PAGE TEXT ->

________________

“Water, water everywhere….
….nor any drop to drink.” Oft misquoted as “water, water everywhere and not a drop to drink,” the line completes a stanza from the long classic penned by English poet Samuel Taylor Coleridge, “The Rime of the Ancient Mariner.”
Water, water, every where,
And all the boards did shrink;
Water, water, every where,
Nor any drop to drink.
As frequently as the phrase is misquoted, its true meaning is misunderstood, and is certainly misused, often deliberately. I may well be guilty of the very same here; I am mostly guilty, however, of being yet another in a long line to pluck the phrase to open an article about water, in this case, oilfield water issues in Texas. In terms of the imagery that the phrase conjures up, however, there’s a certain symmetric relevance—a man surrounded by water, but it is saltwater and not a drop of it is fit to drink or do much else with.
This is increasingly the case in Texas, when it comes to the relationship between petroleum production and water, and indeed the two are inextricably linked. Crude oil and water are produced at the same time. The volume of U.S. domestic crude oil production has exploded over the last 10 years, with Texas leading the charge. The resulting volume of produced water is progressively problematic, so much so that the present path is unsustainable. Currently, as much as 90% is injected back into the ground via saltwater disposal (SWD) injection wells, and the balance is treated for reuse in upstream oil and gas operations.
One such solution is to increase the recycling and reuse of produced water, as outlined in the recently released white paper titled, “Sustainable Produced Water Policy, Regulatory Framework, and Management in the Texas Oil and Gas Industry: 2019 and Beyond,” published by the Texas Alliance of Energy producers and released in September. The paper was authored by John Tintera, Blythe Lyons and Kylie Wright. It was co-sponsored by the Independent Petroleum Association of America, with additional support from the American Petroleum Institute (API). The project was underwritten principally by XTO Energy, with additional financial support from BP.
SETTING THE STAGE
Crude oil production in the U.S. began to grow during 2009, adding some 7 MMbpd since then (a 140% increase, 4 MMbpd of which have come from Texas. While U.S. production has well more than doubled, Texas output has quadrupled, and its share of the U.S. total has grown from about 20% in 2009 to some 42% at present, Fig. 1. These extraordinary successes have brought the U.S. much closer to energy independence. The U.S. Energy Information Administration (EIA) estimates that U.S. net imports of crude oil averaged about 2.34 MMbpd in 2018, equal to roughly 11% of U.S. petroleum consumption. That is down from a whopping 60% in 2005, and in fact is the lowest annual percentage since 1957. The Dallas Federal Reserve Bank notes that the share of the upstream oil and gas sector in the level of U.S. nonresidential fixed investment doubled from 3.4 % in the decade before the shale oil boom to an average 6.4% percent since 2008.

________________

DATA BLOCK ->
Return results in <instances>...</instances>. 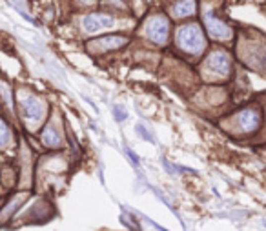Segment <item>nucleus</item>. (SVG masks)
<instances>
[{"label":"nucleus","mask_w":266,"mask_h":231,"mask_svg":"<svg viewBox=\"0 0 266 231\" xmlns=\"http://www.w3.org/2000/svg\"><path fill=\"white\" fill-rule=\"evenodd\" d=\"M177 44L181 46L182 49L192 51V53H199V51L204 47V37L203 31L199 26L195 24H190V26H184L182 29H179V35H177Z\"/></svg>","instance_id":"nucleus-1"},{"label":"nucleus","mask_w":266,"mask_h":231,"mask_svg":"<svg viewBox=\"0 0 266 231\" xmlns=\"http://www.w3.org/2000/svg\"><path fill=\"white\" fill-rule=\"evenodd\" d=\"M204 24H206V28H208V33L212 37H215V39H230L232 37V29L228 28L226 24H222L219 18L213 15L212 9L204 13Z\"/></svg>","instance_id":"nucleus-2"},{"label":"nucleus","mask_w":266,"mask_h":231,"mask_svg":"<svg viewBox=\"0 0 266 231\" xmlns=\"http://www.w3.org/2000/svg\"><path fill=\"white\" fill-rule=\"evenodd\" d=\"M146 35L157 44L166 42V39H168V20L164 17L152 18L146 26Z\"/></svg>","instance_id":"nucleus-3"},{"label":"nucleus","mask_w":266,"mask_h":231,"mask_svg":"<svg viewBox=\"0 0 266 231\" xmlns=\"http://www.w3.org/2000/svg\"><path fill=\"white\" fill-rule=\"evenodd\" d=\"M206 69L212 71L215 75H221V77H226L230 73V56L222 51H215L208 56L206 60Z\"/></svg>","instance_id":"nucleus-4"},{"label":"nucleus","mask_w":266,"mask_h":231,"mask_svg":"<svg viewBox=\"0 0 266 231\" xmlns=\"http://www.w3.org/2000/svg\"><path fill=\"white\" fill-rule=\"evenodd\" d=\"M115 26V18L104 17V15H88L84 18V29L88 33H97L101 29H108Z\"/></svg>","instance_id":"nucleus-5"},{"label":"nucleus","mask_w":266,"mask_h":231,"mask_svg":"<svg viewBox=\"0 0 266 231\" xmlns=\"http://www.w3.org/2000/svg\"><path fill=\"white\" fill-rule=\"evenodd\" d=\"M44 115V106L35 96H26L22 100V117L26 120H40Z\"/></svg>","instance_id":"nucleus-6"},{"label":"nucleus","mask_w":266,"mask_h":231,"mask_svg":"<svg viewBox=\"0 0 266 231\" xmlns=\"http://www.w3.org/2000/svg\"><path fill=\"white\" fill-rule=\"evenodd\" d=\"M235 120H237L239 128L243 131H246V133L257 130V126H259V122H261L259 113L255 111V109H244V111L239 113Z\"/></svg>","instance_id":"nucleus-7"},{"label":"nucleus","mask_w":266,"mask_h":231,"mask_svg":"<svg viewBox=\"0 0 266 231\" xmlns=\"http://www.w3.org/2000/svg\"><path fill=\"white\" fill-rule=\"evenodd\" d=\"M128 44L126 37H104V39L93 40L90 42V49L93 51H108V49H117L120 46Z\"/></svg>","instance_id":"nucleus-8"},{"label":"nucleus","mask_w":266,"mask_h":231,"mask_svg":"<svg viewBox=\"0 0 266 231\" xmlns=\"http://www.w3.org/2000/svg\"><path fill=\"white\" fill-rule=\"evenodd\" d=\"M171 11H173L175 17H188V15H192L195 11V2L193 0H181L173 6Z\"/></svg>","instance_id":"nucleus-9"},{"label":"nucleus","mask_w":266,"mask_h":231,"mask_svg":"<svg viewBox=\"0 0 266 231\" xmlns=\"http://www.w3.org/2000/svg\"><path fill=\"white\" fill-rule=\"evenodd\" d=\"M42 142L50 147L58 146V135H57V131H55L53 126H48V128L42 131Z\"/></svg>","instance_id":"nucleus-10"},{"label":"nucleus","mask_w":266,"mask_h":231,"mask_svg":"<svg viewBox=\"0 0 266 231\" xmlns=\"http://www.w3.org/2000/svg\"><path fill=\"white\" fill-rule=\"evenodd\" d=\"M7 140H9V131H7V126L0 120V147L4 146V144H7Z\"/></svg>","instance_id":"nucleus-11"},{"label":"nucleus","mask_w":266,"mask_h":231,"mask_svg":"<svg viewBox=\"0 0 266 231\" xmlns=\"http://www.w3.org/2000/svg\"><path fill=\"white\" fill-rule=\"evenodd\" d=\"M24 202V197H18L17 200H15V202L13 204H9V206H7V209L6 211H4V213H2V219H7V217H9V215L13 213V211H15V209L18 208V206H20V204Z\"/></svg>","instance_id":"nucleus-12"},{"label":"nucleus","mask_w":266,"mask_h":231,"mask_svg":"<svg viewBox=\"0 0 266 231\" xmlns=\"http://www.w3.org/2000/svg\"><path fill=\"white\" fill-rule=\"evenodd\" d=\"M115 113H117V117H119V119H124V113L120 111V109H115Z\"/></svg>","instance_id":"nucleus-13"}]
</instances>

________________

WHAT TO DO ->
a - Reproduce, word for word, everything in the article on Texas oilfield water from "One such solution" down to "support from BP.".
b - According to the article on Texas oilfield water, how much of the produced water is currently injected back into the ground?
c - Carry the article on Texas oilfield water forward from its last sentence.

SOLVED TASKS ->
a -
One such solution is to increase the recycling and reuse of produced water, as outlined in the recently released white paper titled, “Sustainable Produced Water Policy, Regulatory Framework, and Management in the Texas Oil and Gas Industry: 2019 and Beyond,” published by the Texas Alliance of Energy producers and released in September. The paper was authored by John Tintera, Blythe Lyons and Kylie Wright. It was co-sponsored by the Independent Petroleum Association of America, with additional support from the American Petroleum Institute (API). The project was underwritten principally by XTO Energy, with additional financial support from BP.

b - As much as 90% is injected back into the ground through saltwater disposal (SWD) injection wells.

c -
As last month’s preview pointed out, an estimated 1.27 Bbbl of crude oil were produced in Texas during 2017. At the same time, B3 Insight estimates that the statewide volume of produced water in Texas was more than 8.5 Bbbl in 2017, for a WOR (water-to-oil ratio) of 6.7. Crude oil production swelled to over 1.6 Bbbl in 2018, and at that same ratio, the volume of produced water in the state would be about 10.8 Bbbl. Though the rate of crude oil production growth is slowing in Texas, those numbers will still be yet higher in 2019. Texas is on track to produce about 1.85 Bbbl of crude oil this year, which implies produced water volume of nearly 12.4 Bbbl statewide.
Not surprisingly, the Texas Permian basin comprises the largest share of produced water in the state, accounting for over 65% of the total volume in 2017, according to B3 Insight. Table 1 contains data compiled by B3 Insight from the Texas Railroad Commission’s H-10 Annual Disposal/Injection Well Monitoring Report.
The 8.5 Bbbl that are injected into the subsurface account for as much as 90% of all produced water from onshore operations in 2017. Broadly speaking, the injections occur in two types of injection wells: injection for enhanced oil recovery (EOR)—waterflooding and the like—and injection for disposal. Statewide in 2017, an estimated 4.0 Bbbl were injected for EOR operations (47% of the statewide injection total), while 4.5 Bbbl were injected for disposal. In the Permian, that trend is reversed, which is to say a higher share is used for EOR. In 2017, about 58% of the injection total (3.3 Bbbl) is for EOR purposes, and 42% (2.3 Bbbl) is for non-EOR injection disposal.
A review of disposal applications received versus permits issued from Texas Railroad Commission (RRC) data (supplied by Miller Consulting of Austin, Texas) demonstrated the volume of applications, as well as the processing time for injection permits.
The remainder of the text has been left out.